Right smack in the middle of this economic melee appears Mr. W.D. Fard also known as “Master Fard Muhammad”. In 1930, he worked as a door to door seller of silks and African artifacts. Mr. Fard must have had tremendous faith in the viability of his products to attempt selling them to the poorest people in the most deprived neighborhoods during a major economic depression. W. D. Fard also had another agenda. As he would go from poor home to poorer home, he would also tell the people stories relating to what he called the black man’s “true” history and culture.
Mr. Fard was a member of the Ahmadiyya Anjuman community of Muslims that were popular throughout the African American communities of cities like Detroit, Chicago, and Newark at that time. Although there were “Sunni” Muslims in these cities also, many of them feared deportation or even death at the hands of the U.S. government for espousing the religion of Islam in public.
Although most traditional Muslims consider Ahmadiyya Muslims to be outside the fold of “true” Islam, it was Ahmadiyya Muslims, on the most part, who were bold enough to set up shop and teach throughout the ghettos of America back then.

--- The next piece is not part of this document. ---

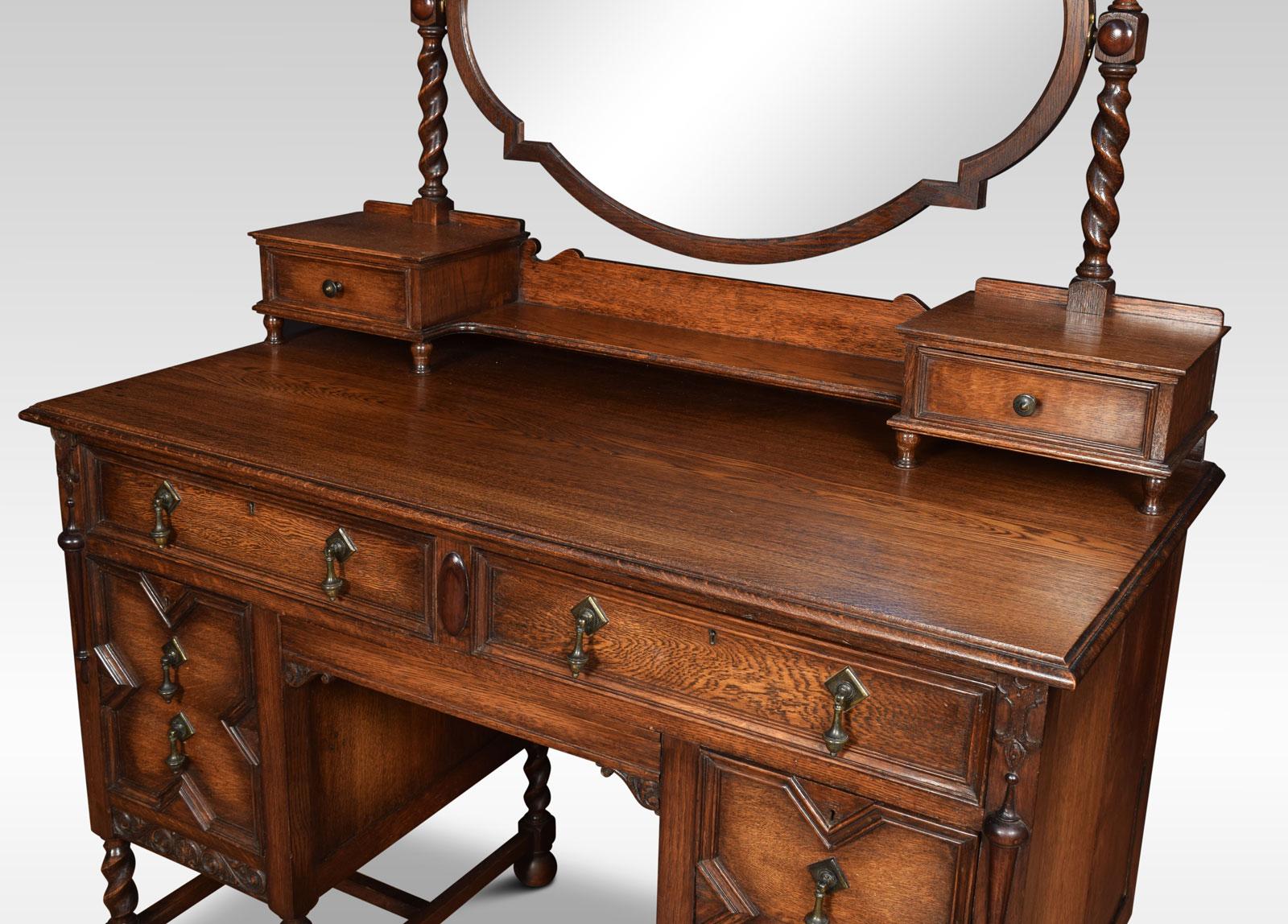 Oak Jacobean Style Dressing Table 1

In any case, Mr. Fard’s goals for the African American community were obviously bigger than even his interest in Ahmadiyya ideology because, except for the English language translation of the Qur’an by the popular Ahmadiyya translator Maulana Muhammad Ali, he chose not to leave any noticeable vestiges of Ahmadiyyah thought in the teachings passed on to the man who would later become Elijah Muhammad.
Although Elijah’s father, William Poole, was a popular Baptist preacher, Elijah had serious problems with the way Christianity was being presented and accepted in the black community. There were so many unanswered questions in Elijah’s mind, when it came to Christianity’s explanations of events in history among other things. Although he was a very poor reader, Elijah struggled through the pages of the Bible for himself (with help from his older sister, Annie) and was at odds with many of the interpretations that were given of people and concepts in his Holy Book. Oft-times he would verbally disagree with and challenge his father’s Biblical analysis, but never in a disrespectful or insulting way.
Clara Poole was the first to hear the enigmatic teachings of Mr. Fard when she was invited by a girlfriend of hers to hear him at a local residence. Clara enthusiastically brought the message back to her husband. The things that she shared with Elijah from Mr. Fard’s presentation actually gelled with some of the conclusions Elijah had drawn from his study of the Bible. He immediately decided to attend the very next meeting. After attending, Elijah became a devout student of Mr. Fard’s and was under his direct tutelage for the next 3 ½ years. Mr. Fard changed Elijah’s surname to “Kareem” and Elijah himself changed it finally to “Mohammed” (later to be spelt “Muhammad”). The rest would become history.
Mr. Fard taught from information that he had compiled into a series of booklets called “English Lessons”. However, he told Elijah Muhammad and his wife Clara Muhammad, that they were to produce children who would be taught from the Muslim Holy Book called the Qur’an and that those children would be taught that Book in its original language of Arabic (Arabiyya). He asked specifically that they name the child whom Clara was pregnant with at the time (in 1933), after his first name and initial which was “Wallace D.” This child grew to be our leader, Imam Wallace (Warith) D. Mohammed. He was the first child born in his family with the name “Mohammed” on his birth certificate. Only Elijah and Clara’s next and youngest child, Akbar, shares that same distinction.